È quella SFERA DELLA MORTE a far sì che tutt'a un tratto, come accade nell'ora della morte, appaiano le LASTRE FOTOGRAFICHE DELL'INFANZIA. Della mia infanzia. Perché colui che giace sul letto di morte sono IO - MORENTE, e il SOLDATINO sul CARRETTINO / sul mio carrettino /, da me evocato, sono IO - QUANDO A VEVO SEI ANNI. Con il suo SEGUITO formato nei sogni infantili da soli GENERALI, un SEGUITO fedele che lo difende e con il quale gioca.

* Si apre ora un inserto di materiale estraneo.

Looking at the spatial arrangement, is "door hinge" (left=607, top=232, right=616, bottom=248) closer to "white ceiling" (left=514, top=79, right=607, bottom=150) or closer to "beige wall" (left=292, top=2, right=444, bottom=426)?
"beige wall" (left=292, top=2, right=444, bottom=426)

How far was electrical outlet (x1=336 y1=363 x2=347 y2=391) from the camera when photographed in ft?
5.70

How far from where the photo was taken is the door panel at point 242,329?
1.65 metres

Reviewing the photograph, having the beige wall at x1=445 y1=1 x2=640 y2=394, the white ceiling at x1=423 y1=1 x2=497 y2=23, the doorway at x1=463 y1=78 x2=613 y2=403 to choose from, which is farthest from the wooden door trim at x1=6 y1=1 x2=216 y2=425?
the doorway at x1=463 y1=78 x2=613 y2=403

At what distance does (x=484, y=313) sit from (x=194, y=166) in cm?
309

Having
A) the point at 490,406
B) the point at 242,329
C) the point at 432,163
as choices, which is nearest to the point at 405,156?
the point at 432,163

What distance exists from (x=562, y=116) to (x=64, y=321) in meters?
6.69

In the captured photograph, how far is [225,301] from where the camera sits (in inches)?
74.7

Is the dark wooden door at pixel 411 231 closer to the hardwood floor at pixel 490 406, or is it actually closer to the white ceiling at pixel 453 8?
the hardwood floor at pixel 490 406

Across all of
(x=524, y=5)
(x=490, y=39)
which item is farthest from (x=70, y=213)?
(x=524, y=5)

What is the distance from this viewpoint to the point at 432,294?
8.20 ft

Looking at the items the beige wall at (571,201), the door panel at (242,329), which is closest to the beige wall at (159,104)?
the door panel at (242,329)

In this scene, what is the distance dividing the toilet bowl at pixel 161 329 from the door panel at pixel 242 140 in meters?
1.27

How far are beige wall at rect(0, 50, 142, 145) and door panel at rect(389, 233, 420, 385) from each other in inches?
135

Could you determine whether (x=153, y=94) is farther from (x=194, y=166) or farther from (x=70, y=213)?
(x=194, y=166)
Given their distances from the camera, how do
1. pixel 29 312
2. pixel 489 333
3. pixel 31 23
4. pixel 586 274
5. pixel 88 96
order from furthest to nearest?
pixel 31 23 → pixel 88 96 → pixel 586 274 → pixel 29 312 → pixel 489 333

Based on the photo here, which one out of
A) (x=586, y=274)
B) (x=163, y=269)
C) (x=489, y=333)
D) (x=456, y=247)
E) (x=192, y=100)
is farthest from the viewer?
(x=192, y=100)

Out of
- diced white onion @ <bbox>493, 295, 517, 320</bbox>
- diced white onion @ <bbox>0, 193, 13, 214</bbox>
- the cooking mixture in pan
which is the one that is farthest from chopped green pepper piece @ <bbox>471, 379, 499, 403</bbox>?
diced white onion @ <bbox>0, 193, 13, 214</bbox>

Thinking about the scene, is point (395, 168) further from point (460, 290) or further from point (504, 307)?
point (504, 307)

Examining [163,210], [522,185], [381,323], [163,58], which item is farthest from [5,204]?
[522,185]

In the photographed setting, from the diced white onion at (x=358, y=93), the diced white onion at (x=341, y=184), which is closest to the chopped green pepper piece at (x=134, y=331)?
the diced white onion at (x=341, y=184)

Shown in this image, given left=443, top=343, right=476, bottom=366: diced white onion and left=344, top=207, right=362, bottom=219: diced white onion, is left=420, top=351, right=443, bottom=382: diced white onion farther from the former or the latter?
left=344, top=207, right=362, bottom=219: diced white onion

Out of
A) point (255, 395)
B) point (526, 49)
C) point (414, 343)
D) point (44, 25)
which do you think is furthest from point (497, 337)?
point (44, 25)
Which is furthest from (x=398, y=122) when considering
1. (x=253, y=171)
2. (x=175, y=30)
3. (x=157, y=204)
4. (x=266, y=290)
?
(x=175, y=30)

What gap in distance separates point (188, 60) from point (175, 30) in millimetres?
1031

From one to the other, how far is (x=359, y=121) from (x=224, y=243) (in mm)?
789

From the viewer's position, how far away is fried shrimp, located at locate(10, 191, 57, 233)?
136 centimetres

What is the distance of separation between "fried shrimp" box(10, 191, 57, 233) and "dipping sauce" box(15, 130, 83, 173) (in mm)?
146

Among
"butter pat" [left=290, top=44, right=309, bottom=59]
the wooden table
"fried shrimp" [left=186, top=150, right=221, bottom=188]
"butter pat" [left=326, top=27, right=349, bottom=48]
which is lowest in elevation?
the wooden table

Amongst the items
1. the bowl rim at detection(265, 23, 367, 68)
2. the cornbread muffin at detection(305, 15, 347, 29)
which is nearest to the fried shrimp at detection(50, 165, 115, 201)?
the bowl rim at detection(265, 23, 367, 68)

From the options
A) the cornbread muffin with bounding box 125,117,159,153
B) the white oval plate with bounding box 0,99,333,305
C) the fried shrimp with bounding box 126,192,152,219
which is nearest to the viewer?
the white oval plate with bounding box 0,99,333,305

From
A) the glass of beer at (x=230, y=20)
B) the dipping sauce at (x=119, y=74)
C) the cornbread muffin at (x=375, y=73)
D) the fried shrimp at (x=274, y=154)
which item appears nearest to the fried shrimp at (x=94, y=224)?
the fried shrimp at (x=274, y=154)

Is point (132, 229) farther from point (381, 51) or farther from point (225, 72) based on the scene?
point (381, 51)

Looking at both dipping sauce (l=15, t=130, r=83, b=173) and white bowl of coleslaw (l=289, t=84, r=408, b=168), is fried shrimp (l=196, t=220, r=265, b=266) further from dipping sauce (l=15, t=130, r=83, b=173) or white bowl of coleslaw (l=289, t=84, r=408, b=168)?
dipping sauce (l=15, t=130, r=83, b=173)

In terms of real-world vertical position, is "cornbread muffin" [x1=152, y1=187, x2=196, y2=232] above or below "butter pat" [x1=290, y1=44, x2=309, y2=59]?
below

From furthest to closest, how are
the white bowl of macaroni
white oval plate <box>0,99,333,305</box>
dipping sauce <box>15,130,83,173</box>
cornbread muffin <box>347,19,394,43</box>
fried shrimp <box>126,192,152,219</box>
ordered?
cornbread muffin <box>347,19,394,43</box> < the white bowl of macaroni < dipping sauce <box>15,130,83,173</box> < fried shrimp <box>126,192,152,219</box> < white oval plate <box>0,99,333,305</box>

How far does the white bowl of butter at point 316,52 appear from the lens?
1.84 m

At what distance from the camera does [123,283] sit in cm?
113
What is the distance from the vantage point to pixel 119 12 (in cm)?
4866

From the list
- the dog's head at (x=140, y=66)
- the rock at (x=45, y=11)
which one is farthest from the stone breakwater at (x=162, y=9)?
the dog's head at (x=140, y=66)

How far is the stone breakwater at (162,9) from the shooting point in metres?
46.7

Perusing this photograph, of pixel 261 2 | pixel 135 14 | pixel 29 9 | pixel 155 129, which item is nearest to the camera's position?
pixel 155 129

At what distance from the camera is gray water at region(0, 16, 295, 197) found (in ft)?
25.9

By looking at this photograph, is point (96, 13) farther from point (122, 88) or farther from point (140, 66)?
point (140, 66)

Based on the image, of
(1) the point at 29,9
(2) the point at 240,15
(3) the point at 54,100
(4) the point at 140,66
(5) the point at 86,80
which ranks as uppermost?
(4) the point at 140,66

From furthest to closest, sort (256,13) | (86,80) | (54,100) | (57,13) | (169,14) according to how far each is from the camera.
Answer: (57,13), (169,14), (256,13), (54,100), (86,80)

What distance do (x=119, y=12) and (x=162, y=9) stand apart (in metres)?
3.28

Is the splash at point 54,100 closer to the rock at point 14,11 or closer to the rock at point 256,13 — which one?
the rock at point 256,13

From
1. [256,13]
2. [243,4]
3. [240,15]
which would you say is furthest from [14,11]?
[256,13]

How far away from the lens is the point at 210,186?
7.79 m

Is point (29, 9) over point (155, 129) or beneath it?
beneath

È quella SFERA DELLA MORTE a far sì che la fama e la gloria della nazione appaiano sotto FORMA dello splendore mortuario e della decadenza della morte.
È quella sfera della morte a far sì che, cercando nella vita un corrispondente del rituale della morte, della SEPOLTURA, lo troviamo nel concetto della PRIGIONE ... come davanti a una tomba aperta ... si chiusero dietro a lui le porte della prigione.
È quella SFERA DELLA MORTE a far sì che, all'immagine dell'OPERA D'ARTE, la più nobile espressione dello spirito umano, si sovrapponga impietosa mente lo lastra fotografica della PRIGIONE e del SUPPLIZIO.